== GIVEN INSTRUCTION 1 ==
Answer each question about the essay on Palestrina's influence on Beethoven's late quartets.
(a) Which of Beethoven's last quartets was Eliot's favorite?
(b) Beethoven wrote to Karl Holz about the "Grosse Fuge" finale. Which quartet is that finale part of?
(c) According to the essay, what was Bach's influence on Beethoven mainly about?
== GIVEN INSTRUCTION 2 ==
Write the next part of the essay on Palestrina's influence on Beethoven's late quartets, continuing from its final sentence.

== DOCUMENT EXCERPT ==

▼

The Influence of Palestrina:
‘You are the music while the music lasts’
Not to Beethoven’s Fifth Symphony, as suggested by Forster, but to
his Ninth belongs the distinction of being the most sublime noise to
have penetrated the human ear. But what of the last String Quartets
which Beethoven began working on after the Ninth? They are too intimate
to be called sublime, yet their appeal is even greater. They seem to
defy description, but Eliot seems to have put his finger on their
special quality. In a letter to Spender, this is how he put it in
referring to his favourite of Beethoven’s last quartets, No.15, Op.132:
“I find it quite inexhaustible to study. There is a sort of heavenly
or at least more than human gaiety about some of his later works which
one imagines might come to oneself as the fruit of reconciliation and
relief after immense suffering; I should like to get sonething of that
into verse before I die.”.
Eliot did, in fact, succeed in getting something of that effect into
his last great poetical work, ‘The Four Quartets’, which was actually
written under the influence of Beethoven’s last quartets. We have
already discussed the technique whereby Eliot achieves the unique poetic
experience of his quartets, vide DN 2nd Nov.’11. But how does Beethoven
achieve the unique musical experience that that his own quartets
represent?
Beethoven himself provides us with the vital clue. In writing to Karl
Holz with particular reference to the ‘Grosse Fuge’ finale of Quartet
No13, Op.130, he said, “You will find a new manner of voice
treatment....” By this he meant that he had developed a new method of
part-writing, ie. writing for diferent voices, in this instance the four
instruments of a string quartet, these being the first and second
violins, the viola and the ‘cello. But what was new about it?
Before entering his final creative phase Beethoven had undertaken a
study of the music not only of the 18th century Bach but of the 16th
century Palestrina. Bach’s influence was primarily as to musical form,
witness the way Beethoven increasingly incorporated fugues and
divisional variations on a theme into his last sonatas and quartets.
Palesina’s influence was primarily as to musical language, and this was
the key to the new sound experience of the quartets.
Palestrina was the master of the madrigal and the motet, polyphonic
compositions of which the first were usually secular and the latter
mainly religious. At least four voices, usually instrumentally
unaccompanied, sang simultaneous melodic lines. These were
differentiated from, but nevertheless complementary of each other, with
one recognisable as being the cantus firmus or principal melody. Bar
lengths were provided, nevertheless the flowing melodic lines gave the
impression of a free-rhythmic continuity, as in the earlier monophonic
plainsong style.
The adroit balancing of simultaneous strands of voices produced a
highly complex yet richly mellifluous texture. This was quite different
from what was produced by the later harmonic styles of writing in which
one voice dominated while the others punctuated it with chords, rather
than their being interwoven with it.
Beethoven had already written over a dozen string quartets in his
early and middle periods. Yet these were predominantly in the
non-contrapuntal or non-polyphonic pianistic and symphonic styles which
were his forte at the time.
When twelve years after the last of these earlier quartets he
embarked on the last five, he had just finished the Ninth Symphony, his
health was fragile and he was deep into his deafness. In the private
world into which he retreated he turned to the more intimate quartet
format for the expression of his most profound and private thoughts and
feelings. While his experimentation with form would continue in these
quartets, he now sought a new medium of expression, a new language, as
well. This he found in, or rather derived from, the writing style of
Palestrina.

▲

== RAW RECORDS ==
▼

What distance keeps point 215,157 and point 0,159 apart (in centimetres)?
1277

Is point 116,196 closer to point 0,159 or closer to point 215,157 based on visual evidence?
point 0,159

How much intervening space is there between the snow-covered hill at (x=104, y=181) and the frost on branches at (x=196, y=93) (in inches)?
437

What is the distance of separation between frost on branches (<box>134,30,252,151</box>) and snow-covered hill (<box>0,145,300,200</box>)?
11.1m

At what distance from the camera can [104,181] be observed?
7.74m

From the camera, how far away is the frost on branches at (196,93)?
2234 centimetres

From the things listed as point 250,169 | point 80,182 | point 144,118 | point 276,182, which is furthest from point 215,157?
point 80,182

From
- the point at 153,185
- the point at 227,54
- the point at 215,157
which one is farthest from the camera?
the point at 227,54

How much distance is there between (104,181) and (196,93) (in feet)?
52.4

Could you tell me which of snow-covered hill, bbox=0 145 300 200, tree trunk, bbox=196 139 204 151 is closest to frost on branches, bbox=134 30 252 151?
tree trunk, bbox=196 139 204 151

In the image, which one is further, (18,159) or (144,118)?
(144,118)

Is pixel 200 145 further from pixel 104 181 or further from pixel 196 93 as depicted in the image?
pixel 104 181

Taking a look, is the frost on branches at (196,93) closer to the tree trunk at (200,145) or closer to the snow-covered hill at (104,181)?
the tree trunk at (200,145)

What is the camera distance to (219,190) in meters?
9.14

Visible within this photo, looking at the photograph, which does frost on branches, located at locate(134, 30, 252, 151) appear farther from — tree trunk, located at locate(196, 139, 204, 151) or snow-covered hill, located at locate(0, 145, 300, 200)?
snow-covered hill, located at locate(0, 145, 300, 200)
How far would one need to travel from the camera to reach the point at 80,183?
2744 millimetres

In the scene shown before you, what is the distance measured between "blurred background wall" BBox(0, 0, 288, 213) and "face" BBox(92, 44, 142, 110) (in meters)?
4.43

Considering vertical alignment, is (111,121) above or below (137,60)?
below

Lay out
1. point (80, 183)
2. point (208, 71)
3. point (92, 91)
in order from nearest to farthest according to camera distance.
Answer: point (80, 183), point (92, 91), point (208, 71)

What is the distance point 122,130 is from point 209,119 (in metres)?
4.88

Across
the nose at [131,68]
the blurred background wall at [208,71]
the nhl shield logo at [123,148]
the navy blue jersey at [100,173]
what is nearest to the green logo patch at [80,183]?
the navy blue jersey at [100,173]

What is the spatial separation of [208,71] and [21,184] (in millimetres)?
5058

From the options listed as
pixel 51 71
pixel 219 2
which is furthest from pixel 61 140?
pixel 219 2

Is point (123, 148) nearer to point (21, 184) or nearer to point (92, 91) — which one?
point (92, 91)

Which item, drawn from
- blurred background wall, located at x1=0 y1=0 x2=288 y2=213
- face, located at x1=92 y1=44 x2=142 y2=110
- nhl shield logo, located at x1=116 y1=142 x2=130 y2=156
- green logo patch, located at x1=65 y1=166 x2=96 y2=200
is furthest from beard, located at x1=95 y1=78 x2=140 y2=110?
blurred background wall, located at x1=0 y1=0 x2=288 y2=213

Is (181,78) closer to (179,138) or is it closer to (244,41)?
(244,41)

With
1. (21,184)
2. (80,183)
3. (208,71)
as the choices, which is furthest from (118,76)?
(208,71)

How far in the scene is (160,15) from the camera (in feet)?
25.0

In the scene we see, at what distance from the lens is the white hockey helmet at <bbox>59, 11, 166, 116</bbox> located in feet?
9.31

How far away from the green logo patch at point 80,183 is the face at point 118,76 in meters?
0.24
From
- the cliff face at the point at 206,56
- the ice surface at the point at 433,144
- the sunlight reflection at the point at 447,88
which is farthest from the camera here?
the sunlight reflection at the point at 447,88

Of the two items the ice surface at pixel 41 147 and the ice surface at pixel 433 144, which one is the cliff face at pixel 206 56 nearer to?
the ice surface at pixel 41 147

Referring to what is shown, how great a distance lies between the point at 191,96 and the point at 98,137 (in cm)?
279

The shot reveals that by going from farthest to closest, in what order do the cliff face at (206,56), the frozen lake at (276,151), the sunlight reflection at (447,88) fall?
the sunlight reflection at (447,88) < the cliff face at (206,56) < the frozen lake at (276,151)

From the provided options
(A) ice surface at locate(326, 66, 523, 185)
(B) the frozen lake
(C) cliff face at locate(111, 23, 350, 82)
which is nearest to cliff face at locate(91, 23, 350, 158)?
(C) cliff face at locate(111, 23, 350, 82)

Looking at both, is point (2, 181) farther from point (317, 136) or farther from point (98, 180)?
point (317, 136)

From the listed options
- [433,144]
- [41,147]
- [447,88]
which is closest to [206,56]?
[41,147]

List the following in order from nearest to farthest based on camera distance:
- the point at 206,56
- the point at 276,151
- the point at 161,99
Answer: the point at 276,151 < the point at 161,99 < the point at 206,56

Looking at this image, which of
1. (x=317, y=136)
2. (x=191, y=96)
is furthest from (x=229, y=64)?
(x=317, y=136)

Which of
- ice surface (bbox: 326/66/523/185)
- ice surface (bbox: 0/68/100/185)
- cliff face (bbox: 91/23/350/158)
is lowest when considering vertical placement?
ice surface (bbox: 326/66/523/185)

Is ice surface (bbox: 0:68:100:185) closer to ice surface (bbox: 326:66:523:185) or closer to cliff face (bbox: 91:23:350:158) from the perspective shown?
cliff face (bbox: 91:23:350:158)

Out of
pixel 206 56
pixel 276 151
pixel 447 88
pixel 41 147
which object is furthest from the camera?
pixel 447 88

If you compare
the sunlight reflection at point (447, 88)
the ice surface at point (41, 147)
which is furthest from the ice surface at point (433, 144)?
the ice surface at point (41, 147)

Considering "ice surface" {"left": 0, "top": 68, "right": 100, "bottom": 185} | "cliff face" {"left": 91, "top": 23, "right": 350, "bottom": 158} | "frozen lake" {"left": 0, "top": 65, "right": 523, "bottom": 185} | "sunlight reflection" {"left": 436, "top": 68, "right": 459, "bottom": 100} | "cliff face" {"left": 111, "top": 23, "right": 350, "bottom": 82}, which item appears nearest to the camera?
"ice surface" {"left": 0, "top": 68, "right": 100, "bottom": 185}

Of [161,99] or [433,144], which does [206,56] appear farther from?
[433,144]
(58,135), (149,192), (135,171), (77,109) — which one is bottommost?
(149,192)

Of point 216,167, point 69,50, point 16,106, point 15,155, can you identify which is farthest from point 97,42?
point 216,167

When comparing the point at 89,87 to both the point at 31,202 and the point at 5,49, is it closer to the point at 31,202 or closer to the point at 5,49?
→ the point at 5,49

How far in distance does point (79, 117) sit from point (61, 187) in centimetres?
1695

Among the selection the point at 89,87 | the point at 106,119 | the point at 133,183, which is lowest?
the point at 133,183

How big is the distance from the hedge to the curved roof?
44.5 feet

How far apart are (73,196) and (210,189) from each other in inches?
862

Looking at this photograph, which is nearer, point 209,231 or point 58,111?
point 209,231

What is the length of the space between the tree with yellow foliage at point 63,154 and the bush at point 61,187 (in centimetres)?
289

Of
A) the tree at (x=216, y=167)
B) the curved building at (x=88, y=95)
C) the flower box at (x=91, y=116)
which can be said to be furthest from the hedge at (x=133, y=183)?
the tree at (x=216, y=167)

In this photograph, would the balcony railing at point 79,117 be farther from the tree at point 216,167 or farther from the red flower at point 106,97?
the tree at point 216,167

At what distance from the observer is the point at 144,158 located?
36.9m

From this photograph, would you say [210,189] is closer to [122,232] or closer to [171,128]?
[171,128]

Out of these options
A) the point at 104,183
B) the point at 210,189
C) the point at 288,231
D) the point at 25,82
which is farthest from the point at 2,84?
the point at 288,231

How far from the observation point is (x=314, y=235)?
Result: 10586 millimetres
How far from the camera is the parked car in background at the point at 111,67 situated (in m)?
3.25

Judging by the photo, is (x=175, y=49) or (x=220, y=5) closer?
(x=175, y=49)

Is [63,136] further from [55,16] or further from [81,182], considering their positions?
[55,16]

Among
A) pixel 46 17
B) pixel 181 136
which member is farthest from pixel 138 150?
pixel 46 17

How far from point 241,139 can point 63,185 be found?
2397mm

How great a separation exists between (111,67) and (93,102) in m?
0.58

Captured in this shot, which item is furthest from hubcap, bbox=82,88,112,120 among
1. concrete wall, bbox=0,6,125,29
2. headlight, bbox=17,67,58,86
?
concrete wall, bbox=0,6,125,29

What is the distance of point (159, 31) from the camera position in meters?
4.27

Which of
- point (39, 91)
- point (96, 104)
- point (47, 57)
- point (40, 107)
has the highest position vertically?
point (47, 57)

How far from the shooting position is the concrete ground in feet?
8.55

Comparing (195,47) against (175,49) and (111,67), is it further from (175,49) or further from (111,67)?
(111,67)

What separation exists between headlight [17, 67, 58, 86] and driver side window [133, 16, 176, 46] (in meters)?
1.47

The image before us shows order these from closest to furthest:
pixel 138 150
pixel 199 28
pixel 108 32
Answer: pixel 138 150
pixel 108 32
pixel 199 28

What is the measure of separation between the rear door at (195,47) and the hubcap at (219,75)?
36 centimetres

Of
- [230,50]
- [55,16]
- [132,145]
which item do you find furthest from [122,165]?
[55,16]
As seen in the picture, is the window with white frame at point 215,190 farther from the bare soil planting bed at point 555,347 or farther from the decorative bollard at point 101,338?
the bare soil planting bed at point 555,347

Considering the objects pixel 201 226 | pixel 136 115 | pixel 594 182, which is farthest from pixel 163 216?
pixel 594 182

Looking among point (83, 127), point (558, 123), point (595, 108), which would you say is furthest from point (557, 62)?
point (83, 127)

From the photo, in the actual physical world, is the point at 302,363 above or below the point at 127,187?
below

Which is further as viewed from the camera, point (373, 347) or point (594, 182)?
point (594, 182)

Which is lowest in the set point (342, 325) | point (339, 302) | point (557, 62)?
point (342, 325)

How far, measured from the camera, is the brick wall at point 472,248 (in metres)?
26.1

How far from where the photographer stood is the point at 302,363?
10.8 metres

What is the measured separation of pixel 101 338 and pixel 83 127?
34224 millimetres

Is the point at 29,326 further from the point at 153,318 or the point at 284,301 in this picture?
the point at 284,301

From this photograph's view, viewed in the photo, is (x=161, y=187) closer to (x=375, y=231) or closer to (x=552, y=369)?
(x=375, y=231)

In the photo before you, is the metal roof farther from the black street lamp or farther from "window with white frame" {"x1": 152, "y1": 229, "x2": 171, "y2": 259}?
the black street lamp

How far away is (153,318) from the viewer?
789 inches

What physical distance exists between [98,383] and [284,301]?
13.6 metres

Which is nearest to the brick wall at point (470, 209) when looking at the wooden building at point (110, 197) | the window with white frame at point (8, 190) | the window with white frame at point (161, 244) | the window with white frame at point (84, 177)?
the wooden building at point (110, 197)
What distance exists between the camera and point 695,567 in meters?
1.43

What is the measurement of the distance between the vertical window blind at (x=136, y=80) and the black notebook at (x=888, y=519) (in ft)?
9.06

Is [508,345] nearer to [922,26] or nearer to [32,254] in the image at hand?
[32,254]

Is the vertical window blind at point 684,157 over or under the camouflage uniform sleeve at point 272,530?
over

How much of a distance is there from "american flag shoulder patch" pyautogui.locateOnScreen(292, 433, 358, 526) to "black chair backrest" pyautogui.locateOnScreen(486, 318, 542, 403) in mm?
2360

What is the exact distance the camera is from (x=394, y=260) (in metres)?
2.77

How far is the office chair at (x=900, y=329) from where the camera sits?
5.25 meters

▲

== EXERCISE RESPONSE 1 ==
(a) Quartet No.15, Op.132.
(b) Quartet No13, Op.130.
(c) Musical form, seen in the fugues and divisional variations on a theme that Beethoven increasingly worked into his last sonatas and quartets.

== EXERCISE RESPONSE 2 ==
When you listen to the sombre opening bars of the first movement of
the first of the last quartets, No.12, Op.127, you realise that there is
something different about the sound. All the voices are speaking at
once! It is that ‘new manner of voice-treatment.’ The four instruments
have all got something to say, all of equal importance, all at much the
same time. And they do not seem to be too concerned about the
bar-lengths; they seem to express themselves extendedly and
uninterruptedly on any subject. As a result there is an overwhelming
sense of the density of the texture, the intricacy of the design and the
continuity of the flow of the sound. This is primarily due to the
contrapuntal nature of the writing.
The new medium also seems to have brought an influence of its own to
bear on its new exponent. There is now an ethereal or other-worldly
quality about the music. Yet the feeling it generates is not so much one
of exaltation as of elation. It is that ‘heavenly gaiety’ that Eliot
spoke of. It is not that Beethoven has become any less intense. As we
have noted earlier, these quartets are the most intense of Beethoven’s
productions. But now he has finally been granted the request we feel he
had been making in his last piano sonatas, this being - in the words of
Eliot’s ‘Ash Wednesday’ -”Teach us to care and not to care, Teach us to
sit still.
As we go on listening to Op.127, we realise something important about
Beethoven’s ‘gaiety’ and ‘not caring’ that immediately differentiates
him from Palestrina. The latter always wrote with his audience in mind,
an audience he needed to please as much as he hoped to edify them.
Beethoven was no longer interested in the audience he had captivated,
and had wanted to captivate, with his Ninth Symphony. Some of the last
quartets were, indeed, commissioned by and dedicated to patrons, but all
of them were written with no other audience in mind but himself.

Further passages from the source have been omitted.